(EXERCISE GOAL)
Would you return the entries below word for word?

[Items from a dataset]
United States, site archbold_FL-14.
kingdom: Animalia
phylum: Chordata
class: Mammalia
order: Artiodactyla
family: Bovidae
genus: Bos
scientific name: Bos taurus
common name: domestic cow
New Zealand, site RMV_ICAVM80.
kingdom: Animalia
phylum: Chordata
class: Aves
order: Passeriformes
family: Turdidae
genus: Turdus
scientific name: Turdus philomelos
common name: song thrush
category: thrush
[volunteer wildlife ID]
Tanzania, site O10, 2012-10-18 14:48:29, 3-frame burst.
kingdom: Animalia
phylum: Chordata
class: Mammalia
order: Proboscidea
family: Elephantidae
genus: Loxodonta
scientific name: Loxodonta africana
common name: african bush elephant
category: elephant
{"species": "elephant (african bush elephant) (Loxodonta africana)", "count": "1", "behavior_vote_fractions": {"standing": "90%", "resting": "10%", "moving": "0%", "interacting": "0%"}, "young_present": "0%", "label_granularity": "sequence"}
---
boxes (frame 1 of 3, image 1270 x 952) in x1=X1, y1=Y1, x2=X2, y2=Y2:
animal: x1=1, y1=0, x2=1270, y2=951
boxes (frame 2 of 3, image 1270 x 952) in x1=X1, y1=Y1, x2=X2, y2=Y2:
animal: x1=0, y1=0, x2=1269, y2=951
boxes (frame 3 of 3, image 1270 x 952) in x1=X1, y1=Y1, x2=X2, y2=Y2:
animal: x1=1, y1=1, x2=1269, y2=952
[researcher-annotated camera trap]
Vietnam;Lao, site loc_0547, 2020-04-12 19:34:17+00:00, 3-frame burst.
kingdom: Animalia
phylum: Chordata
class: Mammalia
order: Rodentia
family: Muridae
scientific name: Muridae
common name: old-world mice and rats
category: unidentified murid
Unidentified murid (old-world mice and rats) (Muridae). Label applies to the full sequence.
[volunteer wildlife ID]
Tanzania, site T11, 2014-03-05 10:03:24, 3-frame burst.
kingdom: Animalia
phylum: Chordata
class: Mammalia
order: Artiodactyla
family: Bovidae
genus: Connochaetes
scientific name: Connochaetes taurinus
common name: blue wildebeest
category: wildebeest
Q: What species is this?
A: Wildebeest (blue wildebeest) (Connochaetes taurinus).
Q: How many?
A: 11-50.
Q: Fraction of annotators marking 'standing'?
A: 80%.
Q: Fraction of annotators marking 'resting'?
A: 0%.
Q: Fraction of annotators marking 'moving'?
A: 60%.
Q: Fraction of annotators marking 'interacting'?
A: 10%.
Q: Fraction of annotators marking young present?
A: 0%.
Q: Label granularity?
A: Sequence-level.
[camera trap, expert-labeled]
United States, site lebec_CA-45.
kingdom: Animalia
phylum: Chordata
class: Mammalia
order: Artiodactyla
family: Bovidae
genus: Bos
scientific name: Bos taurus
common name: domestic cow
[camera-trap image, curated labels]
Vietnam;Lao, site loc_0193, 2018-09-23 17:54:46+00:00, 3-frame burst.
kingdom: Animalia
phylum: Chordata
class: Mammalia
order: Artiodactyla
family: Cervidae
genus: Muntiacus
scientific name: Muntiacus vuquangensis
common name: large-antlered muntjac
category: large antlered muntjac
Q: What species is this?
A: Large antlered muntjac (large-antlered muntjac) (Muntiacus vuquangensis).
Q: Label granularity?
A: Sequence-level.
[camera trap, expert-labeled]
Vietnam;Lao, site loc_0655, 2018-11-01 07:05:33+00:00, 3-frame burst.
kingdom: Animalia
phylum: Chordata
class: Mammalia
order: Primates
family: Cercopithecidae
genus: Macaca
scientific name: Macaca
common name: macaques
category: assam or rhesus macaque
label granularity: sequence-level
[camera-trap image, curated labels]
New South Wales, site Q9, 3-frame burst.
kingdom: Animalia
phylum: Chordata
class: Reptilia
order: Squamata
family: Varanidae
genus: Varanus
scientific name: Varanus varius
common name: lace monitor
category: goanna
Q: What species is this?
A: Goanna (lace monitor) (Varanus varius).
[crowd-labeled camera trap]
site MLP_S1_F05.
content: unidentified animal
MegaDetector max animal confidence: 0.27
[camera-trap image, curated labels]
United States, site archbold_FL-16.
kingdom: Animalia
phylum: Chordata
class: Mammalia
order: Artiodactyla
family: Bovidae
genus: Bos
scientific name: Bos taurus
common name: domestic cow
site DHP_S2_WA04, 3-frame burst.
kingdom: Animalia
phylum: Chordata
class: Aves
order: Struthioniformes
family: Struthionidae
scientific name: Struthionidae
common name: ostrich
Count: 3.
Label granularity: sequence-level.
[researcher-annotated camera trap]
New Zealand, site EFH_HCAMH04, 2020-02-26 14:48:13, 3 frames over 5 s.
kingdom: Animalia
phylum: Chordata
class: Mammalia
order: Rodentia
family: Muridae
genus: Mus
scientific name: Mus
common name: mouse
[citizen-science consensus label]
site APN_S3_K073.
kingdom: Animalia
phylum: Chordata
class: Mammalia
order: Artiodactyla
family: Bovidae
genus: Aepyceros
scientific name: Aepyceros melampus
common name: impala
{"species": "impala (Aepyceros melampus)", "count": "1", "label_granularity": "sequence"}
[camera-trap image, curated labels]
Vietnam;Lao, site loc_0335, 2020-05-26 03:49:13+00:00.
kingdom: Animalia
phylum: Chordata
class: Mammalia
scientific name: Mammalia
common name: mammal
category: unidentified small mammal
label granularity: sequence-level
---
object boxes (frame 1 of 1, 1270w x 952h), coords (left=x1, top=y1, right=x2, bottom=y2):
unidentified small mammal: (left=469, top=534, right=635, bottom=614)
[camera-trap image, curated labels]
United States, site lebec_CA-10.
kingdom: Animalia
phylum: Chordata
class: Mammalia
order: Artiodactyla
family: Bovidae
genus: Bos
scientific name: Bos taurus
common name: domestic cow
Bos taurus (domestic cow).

(RESPONSE BELOW)
United States, site archbold_FL-14.
kingdom: Animalia
phylum: Chordata
class: Mammalia
order: Artiodactyla
family: Bovidae
genus: Bos
scientific name: Bos taurus
common name: domestic cow
New Zealand, site RMV_ICAVM80.
kingdom: Animalia
phylum: Chordata
class: Aves
order: Passeriformes
family: Turdidae
genus: Turdus
scientific name: Turdus philomelos
common name: song thrush
category: thrush
[volunteer wildlife ID]
Tanzania, site O10, 2012-10-18 14:48:29, 3-frame burst.
kingdom: Animalia
phylum: Chordata
class: Mammalia
order: Proboscidea
family: Elephantidae
genus: Loxodonta
scientific name: Loxodonta africana
common name: african bush elephant
category: elephant
{"species": "elephant (african bush elephant) (Loxodonta africana)", "count": "1", "behavior_vote_fractions": {"standing": "90%", "resting": "10%", "moving": "0%", "interacting": "0%"}, "young_present": "0%", "label_granularity": "sequence"}
---
boxes (frame 1 of 3, image 1270 x 952) in x1=X1, y1=Y1, x2=X2, y2=Y2:
animal: x1=1, y1=0, x2=1270, y2=951
boxes (frame 2 of 3, image 1270 x 952) in x1=X1, y1=Y1, x2=X2, y2=Y2:
animal: x1=0, y1=0, x2=1269, y2=951
boxes (frame 3 of 3, image 1270 x 952) in x1=X1, y1=Y1, x2=X2, y2=Y2:
animal: x1=1, y1=1, x2=1269, y2=952
[researcher-annotated camera trap]
Vietnam;Lao, site loc_0547, 2020-04-12 19:34:17+00:00, 3-frame burst.
kingdom: Animalia
phylum: Chordata
class: Mammalia
order: Rodentia
family: Muridae
scientific name: Muridae
common name: old-world mice and rats
category: unidentified murid
Unidentified murid (old-world mice and rats) (Muridae). Label applies to the full sequence.
[volunteer wildlife ID]
Tanzania, site T11, 2014-03-05 10:03:24, 3-frame burst.
kingdom: Animalia
phylum: Chordata
class: Mammalia
order: Artiodactyla
family: Bovidae
genus: Connochaetes
scientific name: Connochaetes taurinus
common name: blue wildebeest
category: wildebeest
Q: What species is this?
A: Wildebeest (blue wildebeest) (Connochaetes taurinus).
Q: How many?
A: 11-50.
Q: Fraction of annotators marking 'standing'?
A: 80%.
Q: Fraction of annotators marking 'resting'?
A: 0%.
Q: Fraction of annotators marking 'moving'?
A: 60%.
Q: Fraction of annotators marking 'interacting'?
A: 10%.
Q: Fraction of annotators marking young present?
A: 0%.
Q: Label granularity?
A: Sequence-level.
[camera trap, expert-labeled]
United States, site lebec_CA-45.
kingdom: Animalia
phylum: Chordata
class: Mammalia
order: Artiodactyla
family: Bovidae
genus: Bos
scientific name: Bos taurus
common name: domestic cow
[camera-trap image, curated labels]
Vietnam;Lao, site loc_0193, 2018-09-23 17:54:46+00:00, 3-frame burst.
kingdom: Animalia
phylum: Chordata
class: Mammalia
order: Artiodactyla
family: Cervidae
genus: Muntiacus
scientific name: Muntiacus vuquangensis
common name: large-antlered muntjac
category: large antlered muntjac
Q: What species is this?
A: Large antlered muntjac (large-antlered muntjac) (Muntiacus vuquangensis).
Q: Label granularity?
A: Sequence-level.
[camera trap, expert-labeled]
Vietnam;Lao, site loc_0655, 2018-11-01 07:05:33+00:00, 3-frame burst.
kingdom: Animalia
phylum: Chordata
class: Mammalia
order: Primates
family: Cercopithecidae
genus: Macaca
scientific name: Macaca
common name: macaques
category: assam or rhesus macaque
label granularity: sequence-level
[camera-trap image, curated labels]
New South Wales, site Q9, 3-frame burst.
kingdom: Animalia
phylum: Chordata
class: Reptilia
order: Squamata
family: Varanidae
genus: Varanus
scientific name: Varanus varius
common name: lace monitor
category: goanna
Q: What species is this?
A: Goanna (lace monitor) (Varanus varius).
[crowd-labeled camera trap]
site MLP_S1_F05.
content: unidentified animal
MegaDetector max animal confidence: 0.27
[camera-trap image, curated labels]
United States, site archbold_FL-16.
kingdom: Animalia
phylum: Chordata
class: Mammalia
order: Artiodactyla
family: Bovidae
genus: Bos
scientific name: Bos taurus
common name: domestic cow
site DHP_S2_WA04, 3-frame burst.
kingdom: Animalia
phylum: Chordata
class: Aves
order: Struthioniformes
family: Struthionidae
scientific name: Struthionidae
common name: ostrich
Count: 3.
Label granularity: sequence-level.
[researcher-annotated camera trap]
New Zealand, site EFH_HCAMH04, 2020-02-26 14:48:13, 3 frames over 5 s.
kingdom: Animalia
phylum: Chordata
class: Mammalia
order: Rodentia
family: Muridae
genus: Mus
scientific name: Mus
common name: mouse
[citizen-science consensus label]
site APN_S3_K073.
kingdom: Animalia
phylum: Chordata
class: Mammalia
order: Artiodactyla
family: Bovidae
genus: Aepyceros
scientific name: Aepyceros melampus
common name: impala
{"species": "impala (Aepyceros melampus)", "count": "1", "label_granularity": "sequence"}
[camera-trap image, curated labels]
Vietnam;Lao, site loc_0335, 2020-05-26 03:49:13+00:00.
kingdom: Animalia
phylum: Chordata
class: Mammalia
scientific name: Mammalia
common name: mammal
category: unidentified small mammal
label granularity: sequence-level
---
object boxes (frame 1 of 1, 1270w x 952h), coords (left=x1, top=y1, right=x2, bottom=y2):
unidentified small mammal: (left=469, top=534, right=635, bottom=614)
[camera-trap image, curated labels]
United States, site lebec_CA-10.
kingdom: Animalia
phylum: Chordata
class: Mammalia
order: Artiodactyla
family: Bovidae
genus: Bos
scientific name: Bos taurus
common name: domestic cow
Bos taurus (domestic cow).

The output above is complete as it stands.